▸ ФРАГМЕНТ ДОКУМЕНТА
──────────────────────────────

Первое, что мы ощущаем как нечто ненормальное во всех отвлеченных нравственных идеалах и нормах, есть та холодная и беспощадная принудительность, с которою они властвуют над нашей душой. Я обязан их исполнить, я не вправе отступать от них, хочу я того или не хочу и чего бы мне ни стоило их выполнение. Правда, со времени Канта нам указывают на абсолютный, т. е. бесспорный характер этих норм и на их внутреннее, т. е. свободное признание личностью, в отличие от норм юридических, законов государства, которые властвуют над нами извне и силою внешнего давления, а не внутренней своей авторитетностью. Но уже Кант должен был признать, что собственно свободно, актом личного признания, подлинно "автономно" эти нормы приемлет и ставит над собой лишь высшее начало человеческой личности, "трансцендентальное я", тогда как эмпирический человек обязан просто и беспрекословно им повиноваться. А если мы от этой отвлеченной теории перейдем к непосредственной практике, к живому душевному и духовному опыту человека, то мы ясно сознаем, что это притязание на абсолютную, непререкаемую бесспорность и на внутреннюю, а не только внешнюю авторитетность, -- притязание, с которым действительно выступают нравственные требования, не смягчает, а, напротив, усугубляет их властность, беспощадность, тиранию их господства над нашей душой. Ибо в действительности никто из нас, живых мятущихся людей, одержимых и добрыми, и злыми страстями, раздираемых и разнородными порывами, и сложными сомнениями, не владеет тем строгим, чистым, неподкупным и незыблемым, безгрешным и безошибочным высшим разумом, который, согласно теории Канта и ходячим моральным учениям, должен свободно и с полной внутренней убедительностью ставить над нами этот незыблемый нравственный закон. С точки зрения живого психологического опыта это высшее и строго-разумное я есть просто выдумка, которой не соответствует никакая действительность. И хотя бы не только в отвлеченной философской теории, но и в практике нравственной жизни люди привыкли симулировать это наличие внутри их безошибочно судящего нравственного разума и поэтому требуют И от нас беспрекословного признания его авторитета -- здесь, где мы решили правдиво описать и осмыслить наш духовный опыт, мы должны, как мальчий в андерсеновской сказке, открыто сказать, что "король гол" и что мы лишены удовольствия знать это "чистое трансцендентальное я" и потому и не можем свободно поклоняться ему и его предписаниям.

──────────────────────────────

▸ ФРАГМЕНТ ДАННЫХ
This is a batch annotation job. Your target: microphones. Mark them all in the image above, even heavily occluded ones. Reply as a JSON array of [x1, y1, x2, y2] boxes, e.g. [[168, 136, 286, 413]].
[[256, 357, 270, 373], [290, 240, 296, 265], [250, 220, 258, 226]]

──────────────────────────────

▸ ПРЕДЛОЖЕННОЕ ЗАДАНИЕ
Продолжите рассуждение о принудительной власти отвлеченных нравственных норм над душой, начав сразу после его последнего предложения.

▸ ИТОГ
Что же это значит? Отрицаем ли мы наличие совести у человека, силу и влиятельность ее указаний в человеческой жизни? В нашу задачу -- в задачу непредвзятого описания духовной реальности -- не может входить никакое доктринерское отрицание реальных фактов; Совесть, эта "змея сердечных угрызений" *, внутренний стыд перед самим собою, от которого иногда сгорает человек, презрение к самому себе, мучительная тоска по просветлению и самоочищению, безнадежная жажда исправить непоправимое, стереть из прошлого седеланный грех -- все это факты, и факты слишком значительные, чтобы их можно было отрицать или не замечать. Но здесь, не вдаваясь в более глубокое рассмотрение этих фактов, мы отмечаем лишь существенное отличие этих интимных, глубоко личных, потаенных моральных кризисов от того как бы официального, общеобязательного, основанного на строгих, неизменных, общепризнанных нормах морали суда "нравственного разума", который угнетает нашу духовную жизнь и подлинная осмысленность и авторитетность которого нам сомнительна. Если под "совестью" -- как это обычно бывает -- разуметь наше внутреннее подчинение этому суду и этой власти, то недалек от правды будет Шопенгауэр, сказавший где-то, что то, что называют голосом совести, на 9/10 о есть просто страх общественного порицания, рабская трусость перед мнением других.
* Из стихотворения А. С. Пушкина "Воспоминание" ("Когда для смертного умокнет шумный день ...")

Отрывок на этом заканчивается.